WRITTEN TASKS:
(A) In the blog post about Rebecca Harding Davis, what street was the writer crossing when they saw the sign?
(B) In the blog post about Rebecca Harding Davis, list every saying that opens the post, along with the source each is attributed to.

====== PAGE EXCERPT

Thursday, August 30, 2007

Defending America from Rebecca Harding Davis

In French, it’s “C’est la vie.“ In the Bible, it’s “reap what you sow.” To Buddhists, the phrase is “Life is suffering.” and to grandma, it’s just “You get what you give.” All these phrases mean something similar- that life is hard and you’ll only get out what you put into it. This is why ideas like those in “Life in the Iron Mills” make me roll my eyes. Why is it that people still cling to the idea that somehow the system is set up to ensnare the poor to benefit the rich? It’s a ridiculous assertion no matter how many different ways it’s stated.
While crossing Forbes Ave after leaving our last class, I saw another of those ubiquitous “A revolution is possible in America!” signs put up by people that should be ashamed of themselves. Every time I see one, my red, white, and blue blood boils with rage. Particularly, this sign said something like “Society takes money from the masses and give it to a rich few.” I scratched out parts and changed it to “take money from willing consumers and give it to those who worked for it.”

============
====== MATERIAL

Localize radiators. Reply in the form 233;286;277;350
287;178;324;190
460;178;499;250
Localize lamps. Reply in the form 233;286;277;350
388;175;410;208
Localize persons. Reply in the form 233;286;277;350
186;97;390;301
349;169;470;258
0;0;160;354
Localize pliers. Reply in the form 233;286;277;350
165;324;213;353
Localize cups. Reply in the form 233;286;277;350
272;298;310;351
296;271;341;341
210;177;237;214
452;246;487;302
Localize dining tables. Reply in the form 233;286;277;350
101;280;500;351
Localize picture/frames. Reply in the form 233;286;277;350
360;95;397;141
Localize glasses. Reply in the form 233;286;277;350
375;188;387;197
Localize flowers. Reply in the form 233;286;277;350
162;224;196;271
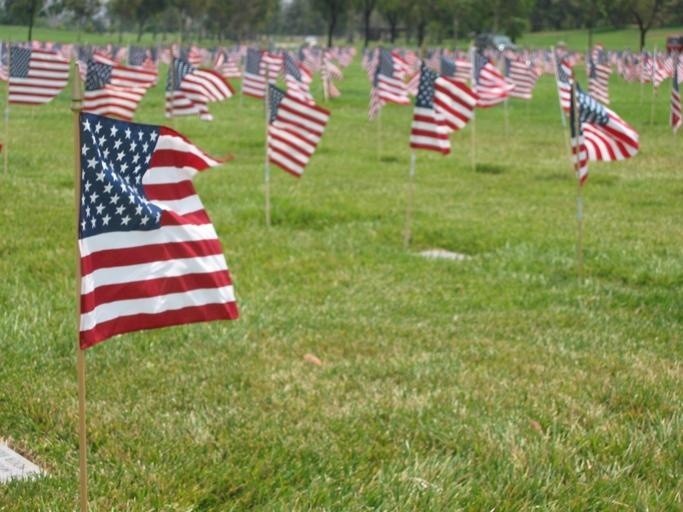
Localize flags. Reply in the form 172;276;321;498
78;110;238;349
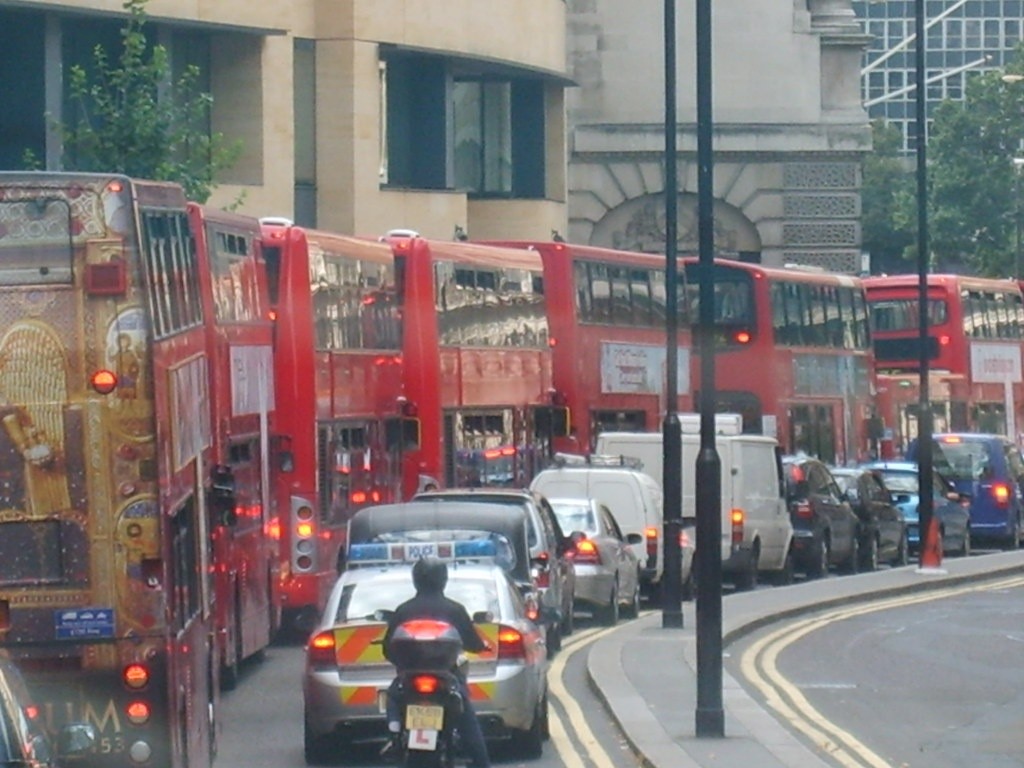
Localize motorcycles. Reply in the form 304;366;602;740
371;609;495;768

============

ANSWERS BY TASK:
(A) Forbes Ave

(B)
- "C'est la vie." (French)
- "reap what you sow" (the Bible)
- "Life is suffering." (Buddhists)
- "You get what you give." (grandma)